Aim of the exercise — Would you retype all of these records exactly?

Source material —
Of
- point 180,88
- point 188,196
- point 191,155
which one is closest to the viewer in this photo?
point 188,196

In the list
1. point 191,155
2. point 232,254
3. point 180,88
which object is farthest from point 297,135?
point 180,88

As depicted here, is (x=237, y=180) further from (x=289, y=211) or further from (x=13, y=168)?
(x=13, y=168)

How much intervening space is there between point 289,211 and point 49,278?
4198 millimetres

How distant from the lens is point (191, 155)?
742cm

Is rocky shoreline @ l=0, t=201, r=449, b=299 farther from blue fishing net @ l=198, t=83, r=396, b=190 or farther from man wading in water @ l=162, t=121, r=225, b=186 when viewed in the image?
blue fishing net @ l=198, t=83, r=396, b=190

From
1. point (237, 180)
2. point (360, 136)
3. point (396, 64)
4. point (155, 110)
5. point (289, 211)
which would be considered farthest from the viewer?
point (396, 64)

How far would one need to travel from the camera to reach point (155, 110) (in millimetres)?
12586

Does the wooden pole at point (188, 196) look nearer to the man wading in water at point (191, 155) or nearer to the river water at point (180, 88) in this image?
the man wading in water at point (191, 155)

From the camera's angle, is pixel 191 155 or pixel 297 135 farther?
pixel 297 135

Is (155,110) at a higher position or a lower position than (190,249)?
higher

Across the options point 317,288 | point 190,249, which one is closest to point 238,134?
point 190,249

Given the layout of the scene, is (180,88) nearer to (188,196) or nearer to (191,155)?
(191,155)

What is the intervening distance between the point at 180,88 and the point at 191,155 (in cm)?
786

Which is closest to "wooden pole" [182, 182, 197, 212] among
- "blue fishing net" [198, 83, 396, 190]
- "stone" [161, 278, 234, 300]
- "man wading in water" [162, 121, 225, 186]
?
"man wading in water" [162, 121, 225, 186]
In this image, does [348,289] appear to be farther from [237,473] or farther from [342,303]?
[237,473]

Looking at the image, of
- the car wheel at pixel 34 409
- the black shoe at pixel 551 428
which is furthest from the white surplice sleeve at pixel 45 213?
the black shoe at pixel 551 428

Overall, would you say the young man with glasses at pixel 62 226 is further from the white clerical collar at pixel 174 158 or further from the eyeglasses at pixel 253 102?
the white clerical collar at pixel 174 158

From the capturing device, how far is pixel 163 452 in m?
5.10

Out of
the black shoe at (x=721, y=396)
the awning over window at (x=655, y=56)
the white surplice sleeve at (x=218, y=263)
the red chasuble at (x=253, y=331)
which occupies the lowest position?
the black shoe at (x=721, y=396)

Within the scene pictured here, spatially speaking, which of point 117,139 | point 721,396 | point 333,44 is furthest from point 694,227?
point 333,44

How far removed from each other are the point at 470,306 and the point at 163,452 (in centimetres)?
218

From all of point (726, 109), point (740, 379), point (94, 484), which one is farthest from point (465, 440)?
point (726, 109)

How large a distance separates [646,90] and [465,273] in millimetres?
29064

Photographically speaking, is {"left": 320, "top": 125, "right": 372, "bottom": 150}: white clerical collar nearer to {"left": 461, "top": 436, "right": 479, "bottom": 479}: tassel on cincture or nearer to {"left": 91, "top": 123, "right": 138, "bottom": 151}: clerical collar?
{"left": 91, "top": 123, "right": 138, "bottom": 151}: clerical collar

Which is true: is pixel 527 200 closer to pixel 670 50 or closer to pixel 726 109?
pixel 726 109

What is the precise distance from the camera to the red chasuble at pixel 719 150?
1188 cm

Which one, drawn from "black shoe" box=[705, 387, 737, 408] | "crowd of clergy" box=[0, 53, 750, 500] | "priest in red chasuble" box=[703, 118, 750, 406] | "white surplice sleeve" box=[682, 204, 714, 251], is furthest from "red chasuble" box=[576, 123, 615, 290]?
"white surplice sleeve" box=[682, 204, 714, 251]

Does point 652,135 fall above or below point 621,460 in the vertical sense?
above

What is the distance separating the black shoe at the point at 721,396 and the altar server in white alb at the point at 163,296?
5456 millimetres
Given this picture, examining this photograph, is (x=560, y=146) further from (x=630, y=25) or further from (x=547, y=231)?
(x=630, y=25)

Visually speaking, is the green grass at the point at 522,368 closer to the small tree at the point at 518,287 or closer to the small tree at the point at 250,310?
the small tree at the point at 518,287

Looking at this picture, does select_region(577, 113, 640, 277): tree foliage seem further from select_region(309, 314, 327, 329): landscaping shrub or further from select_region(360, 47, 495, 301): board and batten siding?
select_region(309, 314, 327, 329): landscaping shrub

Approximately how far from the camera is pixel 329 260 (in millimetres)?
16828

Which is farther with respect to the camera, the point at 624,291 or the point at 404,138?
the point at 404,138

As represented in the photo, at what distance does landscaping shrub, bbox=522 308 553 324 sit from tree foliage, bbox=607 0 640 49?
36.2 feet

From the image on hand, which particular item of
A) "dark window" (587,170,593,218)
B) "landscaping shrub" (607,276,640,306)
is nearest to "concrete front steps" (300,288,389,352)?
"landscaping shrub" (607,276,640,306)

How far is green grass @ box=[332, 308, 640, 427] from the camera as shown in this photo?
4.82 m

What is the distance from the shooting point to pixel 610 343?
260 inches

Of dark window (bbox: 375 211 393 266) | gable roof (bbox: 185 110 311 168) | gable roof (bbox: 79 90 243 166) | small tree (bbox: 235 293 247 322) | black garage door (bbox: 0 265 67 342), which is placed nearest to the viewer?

Task result —
Of
- point 180,88
- point 188,196
- point 191,155
which one is closest to the viewer in this photo?
point 188,196

In the list
1. point 191,155
2. point 232,254
3. point 180,88
which object is farthest from point 297,135?
point 180,88

As depicted here, is (x=237, y=180) further from (x=289, y=211) or further from (x=13, y=168)?
(x=13, y=168)

How much intervening space is there between point 289,211 and point 49,278?
4198 millimetres

How distant from the lens is point (191, 155)?
742cm

Is rocky shoreline @ l=0, t=201, r=449, b=299 farther from blue fishing net @ l=198, t=83, r=396, b=190 or farther from man wading in water @ l=162, t=121, r=225, b=186 when viewed in the image?
blue fishing net @ l=198, t=83, r=396, b=190

From
1. point (237, 180)
2. point (360, 136)
3. point (396, 64)
4. point (155, 110)
5. point (289, 211)
which would be considered farthest from the viewer?
point (396, 64)

How far would one need to travel from the camera to reach point (155, 110) (in millimetres)?
12586

Does the wooden pole at point (188, 196) look nearer to the man wading in water at point (191, 155) or nearer to the river water at point (180, 88) in this image?
the man wading in water at point (191, 155)

From the camera's angle, is pixel 191 155 or pixel 297 135 farther?
pixel 297 135

Is (155,110) at a higher position or a lower position than (190,249)?
higher

Across the options point 317,288 | point 190,249, which one is closest to point 238,134?
point 190,249

Given the layout of the scene, is (180,88) nearer to (188,196) or nearer to (191,155)?
(191,155)

What is the intervening distance between the point at 180,88 and the point at 191,155 (in cm)?
786

Which is closest to "wooden pole" [182, 182, 197, 212] among
- "blue fishing net" [198, 83, 396, 190]
- "stone" [161, 278, 234, 300]
- "man wading in water" [162, 121, 225, 186]
?
"man wading in water" [162, 121, 225, 186]
In this image, does [348,289] appear to be farther from [237,473] or farther from [342,303]?
[237,473]

Looking at the image, of
- the car wheel at pixel 34 409
- the black shoe at pixel 551 428
which is furthest from the white surplice sleeve at pixel 45 213?
the black shoe at pixel 551 428

Overall, would you say the young man with glasses at pixel 62 226 is further from the white clerical collar at pixel 174 158 or further from the eyeglasses at pixel 253 102?
the white clerical collar at pixel 174 158

From the capturing device, how far is pixel 163 452 in m?
5.10

Out of
the black shoe at (x=721, y=396)
the awning over window at (x=655, y=56)
the white surplice sleeve at (x=218, y=263)
the red chasuble at (x=253, y=331)
which occupies the lowest position?
the black shoe at (x=721, y=396)

Within the scene pictured here, spatially speaking, which of point 117,139 | point 721,396 | point 333,44 is furthest from point 694,227?
point 333,44

How far removed from each other are the point at 470,306 and the point at 163,452 (in centimetres)?
218

From all of point (726, 109), point (740, 379), point (94, 484), which one is farthest from point (465, 440)?
point (726, 109)

How large a distance separates [646,90] and [465,273] in millimetres?
29064

Photographically speaking, is {"left": 320, "top": 125, "right": 372, "bottom": 150}: white clerical collar nearer to {"left": 461, "top": 436, "right": 479, "bottom": 479}: tassel on cincture or nearer to {"left": 91, "top": 123, "right": 138, "bottom": 151}: clerical collar?
{"left": 91, "top": 123, "right": 138, "bottom": 151}: clerical collar

Which is true: is pixel 527 200 closer to pixel 670 50 or closer to pixel 726 109?
pixel 726 109

What is the precise distance from the camera to the red chasuble at pixel 719 150?
1188 cm

Which one, drawn from "black shoe" box=[705, 387, 737, 408] | "crowd of clergy" box=[0, 53, 750, 500] | "priest in red chasuble" box=[703, 118, 750, 406] | "white surplice sleeve" box=[682, 204, 714, 251], is furthest from "red chasuble" box=[576, 123, 615, 290]?
"white surplice sleeve" box=[682, 204, 714, 251]

Does point 652,135 fall above or below point 621,460 in the vertical sense?
above

What is the distance separating the black shoe at the point at 721,396 and the altar server in white alb at the point at 163,296?
5456 millimetres
Given this picture, examining this photograph, is (x=560, y=146) further from (x=630, y=25) or further from (x=547, y=231)?
(x=630, y=25)

Visually speaking, is the green grass at the point at 522,368 closer to the small tree at the point at 518,287 or closer to the small tree at the point at 250,310?
the small tree at the point at 518,287

Looking at this picture, does select_region(577, 113, 640, 277): tree foliage seem further from select_region(309, 314, 327, 329): landscaping shrub or further from select_region(360, 47, 495, 301): board and batten siding?
select_region(309, 314, 327, 329): landscaping shrub

Approximately how far from the camera is pixel 329 260 (in millimetres)?
16828

Which is farther with respect to the camera, the point at 624,291 or the point at 404,138?
the point at 404,138

As represented in the photo, at what distance does landscaping shrub, bbox=522 308 553 324 sit from tree foliage, bbox=607 0 640 49?
36.2 feet

From the image on hand, which particular item of
A) "dark window" (587,170,593,218)
B) "landscaping shrub" (607,276,640,306)
is nearest to "concrete front steps" (300,288,389,352)?
"landscaping shrub" (607,276,640,306)

How far is green grass @ box=[332, 308, 640, 427] from the camera as shown in this photo?
4.82 m

What is the distance from the shooting point to pixel 610 343?
260 inches

Of dark window (bbox: 375 211 393 266) | gable roof (bbox: 185 110 311 168) | gable roof (bbox: 79 90 243 166) | small tree (bbox: 235 293 247 322) | black garage door (bbox: 0 265 67 342), which is placed nearest to the viewer?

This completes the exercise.